• EXERCISE DESCRIPTION: Copy all of the material below exactly.

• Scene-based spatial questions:
::::
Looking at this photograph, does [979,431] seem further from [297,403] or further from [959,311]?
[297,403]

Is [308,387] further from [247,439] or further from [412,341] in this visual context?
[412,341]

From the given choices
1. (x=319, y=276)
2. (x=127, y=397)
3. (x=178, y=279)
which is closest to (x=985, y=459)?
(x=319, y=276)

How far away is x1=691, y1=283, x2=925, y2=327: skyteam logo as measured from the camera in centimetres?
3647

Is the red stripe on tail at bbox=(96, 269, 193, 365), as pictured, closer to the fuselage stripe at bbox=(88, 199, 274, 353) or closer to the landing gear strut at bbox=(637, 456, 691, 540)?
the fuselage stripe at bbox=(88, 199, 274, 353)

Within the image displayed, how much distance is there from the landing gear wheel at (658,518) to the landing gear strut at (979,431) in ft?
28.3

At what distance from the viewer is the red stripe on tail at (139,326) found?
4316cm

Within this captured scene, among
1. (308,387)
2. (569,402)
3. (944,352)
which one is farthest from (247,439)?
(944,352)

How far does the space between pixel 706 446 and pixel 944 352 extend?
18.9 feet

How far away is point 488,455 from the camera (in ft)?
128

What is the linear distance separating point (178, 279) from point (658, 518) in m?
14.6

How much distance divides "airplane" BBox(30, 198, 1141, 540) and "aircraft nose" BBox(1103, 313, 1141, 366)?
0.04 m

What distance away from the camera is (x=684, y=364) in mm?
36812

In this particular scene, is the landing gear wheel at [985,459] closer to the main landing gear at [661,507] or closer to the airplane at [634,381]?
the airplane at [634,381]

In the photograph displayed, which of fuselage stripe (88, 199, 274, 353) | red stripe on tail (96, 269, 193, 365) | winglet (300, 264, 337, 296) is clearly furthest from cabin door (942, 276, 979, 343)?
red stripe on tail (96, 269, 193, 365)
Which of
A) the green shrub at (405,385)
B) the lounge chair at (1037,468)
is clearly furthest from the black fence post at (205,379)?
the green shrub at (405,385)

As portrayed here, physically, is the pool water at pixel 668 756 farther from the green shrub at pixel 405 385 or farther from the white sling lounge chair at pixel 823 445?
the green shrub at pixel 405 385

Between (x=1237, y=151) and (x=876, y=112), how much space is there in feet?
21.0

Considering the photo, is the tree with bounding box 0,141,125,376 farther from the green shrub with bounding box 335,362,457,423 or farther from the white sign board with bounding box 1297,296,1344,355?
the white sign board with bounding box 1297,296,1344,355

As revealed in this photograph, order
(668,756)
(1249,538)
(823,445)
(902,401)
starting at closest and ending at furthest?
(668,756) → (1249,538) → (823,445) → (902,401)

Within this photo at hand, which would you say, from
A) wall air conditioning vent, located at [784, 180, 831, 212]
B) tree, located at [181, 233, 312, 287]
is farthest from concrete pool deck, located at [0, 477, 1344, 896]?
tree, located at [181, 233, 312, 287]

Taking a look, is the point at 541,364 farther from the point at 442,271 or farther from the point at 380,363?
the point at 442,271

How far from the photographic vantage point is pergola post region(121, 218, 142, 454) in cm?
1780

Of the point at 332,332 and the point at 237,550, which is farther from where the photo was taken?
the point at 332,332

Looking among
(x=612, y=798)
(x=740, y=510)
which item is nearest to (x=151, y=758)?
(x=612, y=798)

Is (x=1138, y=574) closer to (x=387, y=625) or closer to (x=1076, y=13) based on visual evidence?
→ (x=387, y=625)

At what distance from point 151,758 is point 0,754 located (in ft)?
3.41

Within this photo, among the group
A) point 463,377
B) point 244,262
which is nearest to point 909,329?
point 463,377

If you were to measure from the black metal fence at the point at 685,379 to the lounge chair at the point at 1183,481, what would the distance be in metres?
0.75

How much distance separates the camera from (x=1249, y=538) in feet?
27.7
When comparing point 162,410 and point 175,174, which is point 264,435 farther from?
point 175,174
::::
• SOLUTION TO THE EXERCISE:
Looking at this photograph, does [979,431] seem further from [297,403] or further from [959,311]?
[297,403]

Is [308,387] further from [247,439] or further from [412,341] in this visual context?
[412,341]

From the given choices
1. (x=319, y=276)
2. (x=127, y=397)
3. (x=178, y=279)
which is closest to (x=985, y=459)?
(x=319, y=276)

How far away is x1=691, y1=283, x2=925, y2=327: skyteam logo as measured from the camera in centimetres?
3647

Is the red stripe on tail at bbox=(96, 269, 193, 365), as pictured, closer to the fuselage stripe at bbox=(88, 199, 274, 353) or closer to the landing gear strut at bbox=(637, 456, 691, 540)?
the fuselage stripe at bbox=(88, 199, 274, 353)

Within the image displayed, how much distance is there from the landing gear wheel at (658,518) to the landing gear strut at (979,431) in ft?
28.3

At what distance from the viewer is the red stripe on tail at (139,326) found?
4316cm

Within this captured scene, among
1. (308,387)
2. (569,402)
3. (944,352)
which one is farthest from (247,439)?
(944,352)

How far does the space between pixel 706 446 and pixel 944 352 extend?
18.9 feet

How far away is point 488,455 from the camera (in ft)?
128

What is the linear distance separating point (178, 279) from point (658, 518) in m?
14.6

How much distance divides "airplane" BBox(30, 198, 1141, 540) and "aircraft nose" BBox(1103, 313, 1141, 366)?
0.04 m

What distance away from the camera is (x=684, y=364) in mm?
36812

In this particular scene, is the landing gear wheel at [985,459] closer to the main landing gear at [661,507] or closer to the airplane at [634,381]?
the airplane at [634,381]

In the photograph displayed, which of fuselage stripe (88, 199, 274, 353) | red stripe on tail (96, 269, 193, 365) | winglet (300, 264, 337, 296) is clearly furthest from cabin door (942, 276, 979, 343)?
red stripe on tail (96, 269, 193, 365)
Which of
A) the green shrub at (405,385)
B) the lounge chair at (1037,468)
is clearly furthest from the black fence post at (205,379)?
the green shrub at (405,385)

As portrayed here, physically, is the pool water at pixel 668 756 farther from the green shrub at pixel 405 385 or farther from the white sling lounge chair at pixel 823 445?
the green shrub at pixel 405 385

Between (x=1237, y=151) and (x=876, y=112), how much space is there in feet?
21.0

Considering the photo, is the tree with bounding box 0,141,125,376 farther from the green shrub with bounding box 335,362,457,423 or farther from the white sign board with bounding box 1297,296,1344,355?
the white sign board with bounding box 1297,296,1344,355

As revealed in this photograph, order
(668,756)
(1249,538)
(823,445)
(902,401)
starting at closest and ending at furthest?
(668,756) → (1249,538) → (823,445) → (902,401)

Within this photo at hand, which would you say, from
A) wall air conditioning vent, located at [784, 180, 831, 212]
B) tree, located at [181, 233, 312, 287]
is farthest from concrete pool deck, located at [0, 477, 1344, 896]?
tree, located at [181, 233, 312, 287]

Taking a look, is the point at 541,364 farther from the point at 442,271 or farther from the point at 380,363?
the point at 442,271

How far from the photographic vantage point is pergola post region(121, 218, 142, 454) in cm?
1780

Of the point at 332,332 and the point at 237,550, which is farther from where the photo was taken?
the point at 332,332

Looking among
(x=612, y=798)
(x=740, y=510)
which item is nearest to (x=151, y=758)?
(x=612, y=798)

Is (x=1138, y=574) closer to (x=387, y=625) or closer to (x=1076, y=13) based on visual evidence?
→ (x=387, y=625)

At what distance from point 151,758 is point 0,754 located (in ft)?
3.41

Within this photo, among the group
A) point 463,377
B) point 244,262
which is nearest to point 909,329?
point 463,377

If you were to measure from the black metal fence at the point at 685,379 to the lounge chair at the point at 1183,481, what would the distance be in metres?
0.75

How much distance separates the camera from (x=1249, y=538) in feet?
27.7
When comparing point 162,410 and point 175,174, which is point 264,435 farther from?
point 175,174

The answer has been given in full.